Analysts including those from Goldman Sachs now say a prolonged price crash now seems the more likely and it could potentially cause some oil producers to go to the wall while destabilizing governments in a number of OPEC nations which cannot do without oil.

Read Also: Global stocks rally as Brent crude breaches $30

Energy Aspects Ltd. predicts global benchmark Brent crude may drop to near $10 a barrel this month, a level not seen in more than two decades.

A near-term recovery in prices seems unlikely, with around 70% of 130 respondents to a Bloomberg Intelligence survey saying they see Brent still below $30 a barrel by June.

About 70% of Bloomberg Intelligence’s 130 survey respondents see Brent below $30 by June, prior to OPEC’s next meeting.

Analysts say oil is entering a period of unparalleled demand destruction this month that promises to transform the industry for years to come.

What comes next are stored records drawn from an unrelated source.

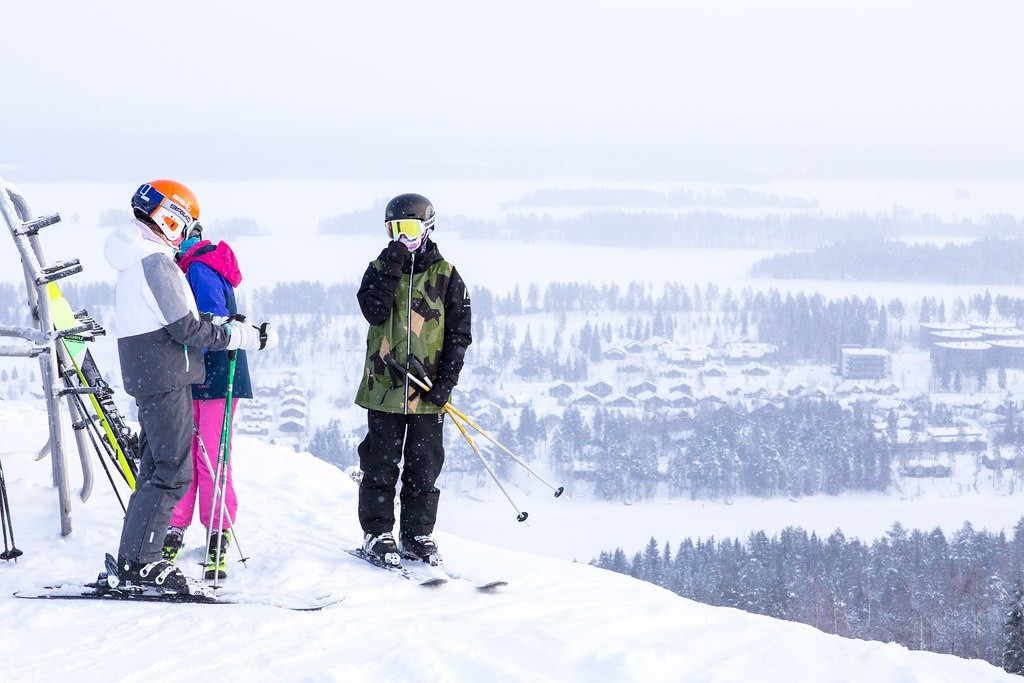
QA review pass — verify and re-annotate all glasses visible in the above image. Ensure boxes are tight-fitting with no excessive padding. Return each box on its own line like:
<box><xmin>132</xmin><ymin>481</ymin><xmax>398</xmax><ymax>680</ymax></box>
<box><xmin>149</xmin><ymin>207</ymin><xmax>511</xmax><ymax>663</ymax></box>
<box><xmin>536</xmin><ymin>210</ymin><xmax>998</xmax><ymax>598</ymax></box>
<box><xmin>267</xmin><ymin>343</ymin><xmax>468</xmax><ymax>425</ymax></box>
<box><xmin>382</xmin><ymin>219</ymin><xmax>425</xmax><ymax>242</ymax></box>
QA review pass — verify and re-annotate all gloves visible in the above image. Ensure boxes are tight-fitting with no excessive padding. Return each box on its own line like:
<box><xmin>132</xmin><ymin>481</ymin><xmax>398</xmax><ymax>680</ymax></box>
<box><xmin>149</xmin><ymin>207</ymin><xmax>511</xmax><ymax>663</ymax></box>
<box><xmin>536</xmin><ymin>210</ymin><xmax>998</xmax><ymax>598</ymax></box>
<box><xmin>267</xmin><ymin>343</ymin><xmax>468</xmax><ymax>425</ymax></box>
<box><xmin>212</xmin><ymin>313</ymin><xmax>281</xmax><ymax>353</ymax></box>
<box><xmin>381</xmin><ymin>239</ymin><xmax>408</xmax><ymax>278</ymax></box>
<box><xmin>419</xmin><ymin>380</ymin><xmax>451</xmax><ymax>407</ymax></box>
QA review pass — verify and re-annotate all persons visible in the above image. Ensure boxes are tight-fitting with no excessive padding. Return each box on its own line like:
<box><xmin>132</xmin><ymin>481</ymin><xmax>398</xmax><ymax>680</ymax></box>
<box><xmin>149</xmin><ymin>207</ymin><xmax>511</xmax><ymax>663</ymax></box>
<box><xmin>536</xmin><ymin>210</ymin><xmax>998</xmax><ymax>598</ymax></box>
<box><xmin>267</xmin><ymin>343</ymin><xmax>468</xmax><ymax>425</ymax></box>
<box><xmin>355</xmin><ymin>193</ymin><xmax>471</xmax><ymax>568</ymax></box>
<box><xmin>115</xmin><ymin>180</ymin><xmax>280</xmax><ymax>585</ymax></box>
<box><xmin>161</xmin><ymin>222</ymin><xmax>253</xmax><ymax>579</ymax></box>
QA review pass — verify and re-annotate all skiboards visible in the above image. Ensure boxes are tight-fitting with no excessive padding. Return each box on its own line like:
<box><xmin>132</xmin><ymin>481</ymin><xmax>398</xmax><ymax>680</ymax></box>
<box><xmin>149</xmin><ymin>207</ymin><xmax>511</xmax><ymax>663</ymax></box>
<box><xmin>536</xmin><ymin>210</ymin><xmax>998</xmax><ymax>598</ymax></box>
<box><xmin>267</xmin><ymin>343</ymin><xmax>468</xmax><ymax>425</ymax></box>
<box><xmin>342</xmin><ymin>536</ymin><xmax>510</xmax><ymax>590</ymax></box>
<box><xmin>12</xmin><ymin>578</ymin><xmax>345</xmax><ymax>608</ymax></box>
<box><xmin>159</xmin><ymin>530</ymin><xmax>232</xmax><ymax>578</ymax></box>
<box><xmin>33</xmin><ymin>253</ymin><xmax>148</xmax><ymax>499</ymax></box>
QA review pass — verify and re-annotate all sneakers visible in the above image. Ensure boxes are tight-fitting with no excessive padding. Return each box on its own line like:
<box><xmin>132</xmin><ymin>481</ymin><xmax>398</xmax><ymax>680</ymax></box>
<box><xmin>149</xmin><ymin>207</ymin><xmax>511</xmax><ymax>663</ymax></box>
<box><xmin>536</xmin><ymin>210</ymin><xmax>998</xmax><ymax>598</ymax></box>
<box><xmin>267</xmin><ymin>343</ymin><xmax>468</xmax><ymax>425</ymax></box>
<box><xmin>207</xmin><ymin>526</ymin><xmax>231</xmax><ymax>548</ymax></box>
<box><xmin>163</xmin><ymin>525</ymin><xmax>187</xmax><ymax>546</ymax></box>
<box><xmin>399</xmin><ymin>530</ymin><xmax>438</xmax><ymax>557</ymax></box>
<box><xmin>362</xmin><ymin>530</ymin><xmax>401</xmax><ymax>566</ymax></box>
<box><xmin>117</xmin><ymin>553</ymin><xmax>186</xmax><ymax>586</ymax></box>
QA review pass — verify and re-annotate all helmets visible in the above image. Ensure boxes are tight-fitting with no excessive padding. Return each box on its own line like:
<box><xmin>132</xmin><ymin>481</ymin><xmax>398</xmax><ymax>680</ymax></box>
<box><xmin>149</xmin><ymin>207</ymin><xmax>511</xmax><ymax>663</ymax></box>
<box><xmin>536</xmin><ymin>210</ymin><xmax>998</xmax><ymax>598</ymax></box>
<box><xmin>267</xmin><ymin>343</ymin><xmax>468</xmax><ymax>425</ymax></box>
<box><xmin>131</xmin><ymin>179</ymin><xmax>201</xmax><ymax>241</ymax></box>
<box><xmin>385</xmin><ymin>192</ymin><xmax>437</xmax><ymax>231</ymax></box>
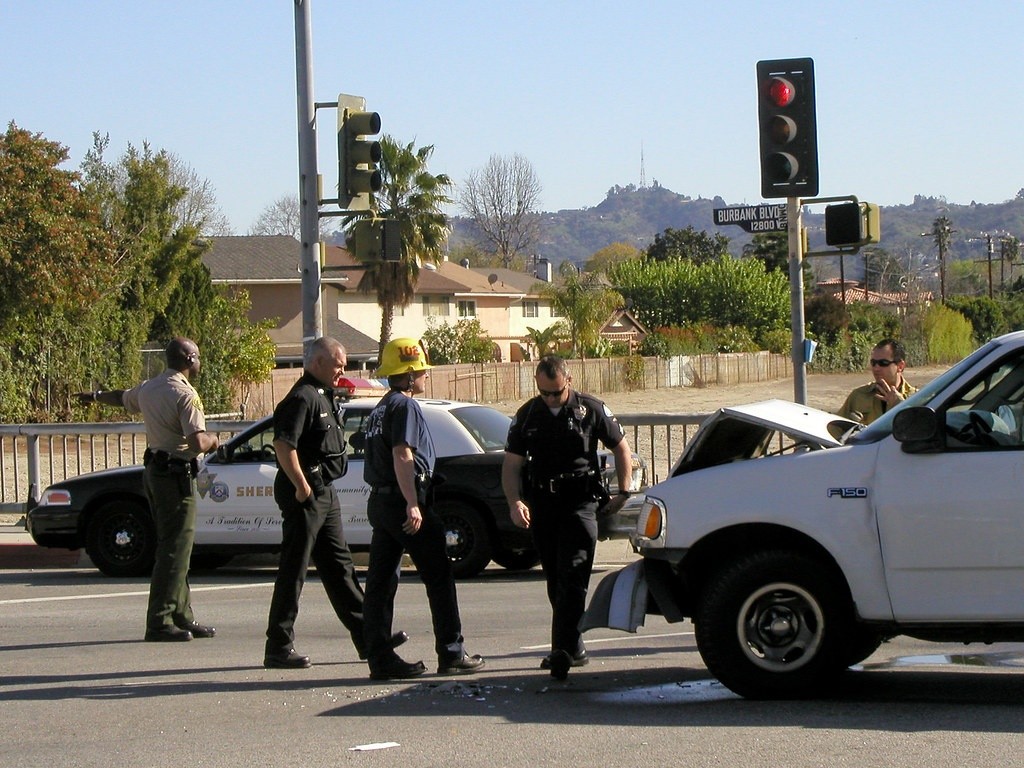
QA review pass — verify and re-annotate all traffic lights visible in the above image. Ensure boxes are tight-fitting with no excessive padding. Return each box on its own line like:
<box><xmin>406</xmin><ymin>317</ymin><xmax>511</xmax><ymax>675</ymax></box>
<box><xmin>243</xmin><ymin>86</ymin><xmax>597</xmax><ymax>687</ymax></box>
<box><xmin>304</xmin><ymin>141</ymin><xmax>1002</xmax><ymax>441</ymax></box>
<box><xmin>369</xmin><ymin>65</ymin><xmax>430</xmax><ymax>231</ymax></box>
<box><xmin>337</xmin><ymin>91</ymin><xmax>383</xmax><ymax>212</ymax></box>
<box><xmin>755</xmin><ymin>56</ymin><xmax>821</xmax><ymax>198</ymax></box>
<box><xmin>824</xmin><ymin>201</ymin><xmax>882</xmax><ymax>248</ymax></box>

Daily consumption will plummet by 15 million to 22 million barrels a day in April from a year earlier, according to estimates from some of the world’s most influential energy analysts.

The crash has already led to refiners slashing processing, drillers halting output and storage tanks swelling across the world.

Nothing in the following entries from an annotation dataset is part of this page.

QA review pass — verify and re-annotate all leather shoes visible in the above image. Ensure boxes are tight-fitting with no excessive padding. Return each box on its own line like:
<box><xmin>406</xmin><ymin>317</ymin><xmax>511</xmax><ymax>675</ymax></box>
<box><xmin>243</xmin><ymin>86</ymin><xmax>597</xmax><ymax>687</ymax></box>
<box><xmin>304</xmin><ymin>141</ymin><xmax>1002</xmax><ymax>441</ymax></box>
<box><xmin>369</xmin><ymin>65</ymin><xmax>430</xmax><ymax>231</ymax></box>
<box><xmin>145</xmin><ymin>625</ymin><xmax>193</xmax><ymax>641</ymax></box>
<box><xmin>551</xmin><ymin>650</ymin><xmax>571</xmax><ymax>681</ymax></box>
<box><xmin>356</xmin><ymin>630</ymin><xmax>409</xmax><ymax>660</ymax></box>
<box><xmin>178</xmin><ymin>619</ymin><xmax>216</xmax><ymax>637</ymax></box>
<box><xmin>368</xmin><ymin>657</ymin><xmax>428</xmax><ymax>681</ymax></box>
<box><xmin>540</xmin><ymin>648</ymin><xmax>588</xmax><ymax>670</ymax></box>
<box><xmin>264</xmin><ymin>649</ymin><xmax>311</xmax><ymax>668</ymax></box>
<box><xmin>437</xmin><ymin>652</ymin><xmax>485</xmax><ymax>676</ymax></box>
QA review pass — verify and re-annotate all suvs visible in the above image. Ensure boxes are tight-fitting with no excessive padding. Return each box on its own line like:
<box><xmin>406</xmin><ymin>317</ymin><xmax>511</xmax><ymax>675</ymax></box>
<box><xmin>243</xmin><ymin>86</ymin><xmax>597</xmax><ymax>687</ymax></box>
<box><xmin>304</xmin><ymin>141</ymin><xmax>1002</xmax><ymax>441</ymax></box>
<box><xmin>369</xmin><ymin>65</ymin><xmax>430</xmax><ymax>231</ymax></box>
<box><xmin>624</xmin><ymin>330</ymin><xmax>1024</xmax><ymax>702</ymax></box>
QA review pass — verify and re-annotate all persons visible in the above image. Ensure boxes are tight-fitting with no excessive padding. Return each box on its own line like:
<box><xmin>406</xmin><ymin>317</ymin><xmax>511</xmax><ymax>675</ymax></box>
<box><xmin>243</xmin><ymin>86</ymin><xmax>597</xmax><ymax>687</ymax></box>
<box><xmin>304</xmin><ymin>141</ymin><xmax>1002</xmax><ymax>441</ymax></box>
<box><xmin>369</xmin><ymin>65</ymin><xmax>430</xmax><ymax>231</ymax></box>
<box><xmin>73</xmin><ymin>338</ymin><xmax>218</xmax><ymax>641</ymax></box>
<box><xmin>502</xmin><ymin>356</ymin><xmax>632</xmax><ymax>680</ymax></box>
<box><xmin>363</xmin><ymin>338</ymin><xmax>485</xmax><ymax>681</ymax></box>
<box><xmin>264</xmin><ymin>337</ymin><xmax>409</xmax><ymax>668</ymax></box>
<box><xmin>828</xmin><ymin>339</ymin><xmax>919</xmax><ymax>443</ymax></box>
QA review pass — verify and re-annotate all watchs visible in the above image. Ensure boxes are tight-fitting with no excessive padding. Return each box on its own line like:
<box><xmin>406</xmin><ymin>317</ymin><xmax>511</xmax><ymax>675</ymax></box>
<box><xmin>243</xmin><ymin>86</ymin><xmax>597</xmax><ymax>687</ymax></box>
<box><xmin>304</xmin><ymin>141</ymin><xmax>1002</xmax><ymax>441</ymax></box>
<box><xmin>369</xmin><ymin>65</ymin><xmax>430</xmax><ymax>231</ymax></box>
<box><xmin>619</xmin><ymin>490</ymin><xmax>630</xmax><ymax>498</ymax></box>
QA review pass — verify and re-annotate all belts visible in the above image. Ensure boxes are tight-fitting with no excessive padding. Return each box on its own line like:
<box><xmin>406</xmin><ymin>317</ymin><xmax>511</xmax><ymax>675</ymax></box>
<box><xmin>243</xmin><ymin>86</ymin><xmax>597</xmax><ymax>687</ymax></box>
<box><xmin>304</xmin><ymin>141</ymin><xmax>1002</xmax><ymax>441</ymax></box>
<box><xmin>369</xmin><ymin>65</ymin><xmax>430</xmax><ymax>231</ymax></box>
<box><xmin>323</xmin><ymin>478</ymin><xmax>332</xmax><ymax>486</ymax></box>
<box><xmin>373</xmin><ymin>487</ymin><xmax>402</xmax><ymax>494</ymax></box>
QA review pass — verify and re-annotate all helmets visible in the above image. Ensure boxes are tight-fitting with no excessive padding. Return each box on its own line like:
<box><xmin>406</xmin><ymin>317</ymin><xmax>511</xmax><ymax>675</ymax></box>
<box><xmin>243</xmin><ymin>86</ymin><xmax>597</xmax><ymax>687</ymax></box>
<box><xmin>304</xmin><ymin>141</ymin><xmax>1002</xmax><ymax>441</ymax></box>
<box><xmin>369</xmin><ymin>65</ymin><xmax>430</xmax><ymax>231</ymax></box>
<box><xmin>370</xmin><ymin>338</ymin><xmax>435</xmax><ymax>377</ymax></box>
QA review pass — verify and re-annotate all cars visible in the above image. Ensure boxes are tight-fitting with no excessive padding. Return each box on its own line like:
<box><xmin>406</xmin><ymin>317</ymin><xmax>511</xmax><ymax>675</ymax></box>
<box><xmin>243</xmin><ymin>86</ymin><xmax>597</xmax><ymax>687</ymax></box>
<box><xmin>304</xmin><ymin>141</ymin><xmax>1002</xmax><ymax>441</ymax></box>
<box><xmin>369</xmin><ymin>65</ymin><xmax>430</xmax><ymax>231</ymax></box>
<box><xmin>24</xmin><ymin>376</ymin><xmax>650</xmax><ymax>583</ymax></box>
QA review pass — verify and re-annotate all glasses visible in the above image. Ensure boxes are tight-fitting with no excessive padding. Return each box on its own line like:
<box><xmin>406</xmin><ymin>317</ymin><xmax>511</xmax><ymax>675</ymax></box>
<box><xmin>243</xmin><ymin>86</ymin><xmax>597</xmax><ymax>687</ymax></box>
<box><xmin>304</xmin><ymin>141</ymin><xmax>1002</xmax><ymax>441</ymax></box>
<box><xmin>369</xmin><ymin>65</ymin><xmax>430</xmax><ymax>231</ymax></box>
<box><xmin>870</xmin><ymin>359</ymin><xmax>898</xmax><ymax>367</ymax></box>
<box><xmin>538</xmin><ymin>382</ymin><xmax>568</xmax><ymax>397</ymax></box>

“This will likely be a game-changer for the industry,” Goldman Sachs Group Inc. analysts including Jeffrey Currie and Damien Courvalin said in a March 30 note.

“It is impossible to shut down that much demand without large and persistent ramifications to supply.”

The demand slump is being exacerbated by former OPEC+ allies Saudi Arabia and Russia pumping as much crude as they can in a battle for market share, heaping additional pressure on shipping, tanks and pipelines.

Goldman sees around 20 million barrels a day flowing into storage in April, while IHS Markit expects the world will run out of space to store oil by the middle of the year.

Few in the oil industry will be spared. April is also set to be the worst ever month for global jet fuel demand, while industry consultant FGE forecasts American gasoline consumption will plunge by 50% from a year earlier.

It gets even grimmer for African economies including Nigeria after the continent’s finance ministers said Wednesday it could take the region three years to recover from the slowdown brought by the Covid-19 pandemic.

The ministers have, therefore, asked development partners to consider debt relief over a two- to the three-year period for all African nations. They also want a special purpose vehicle created to deal with all sovereign debt obligations, according to the statement.

The ministers spoke following a meeting with the United Nations Economic Commission for Africa.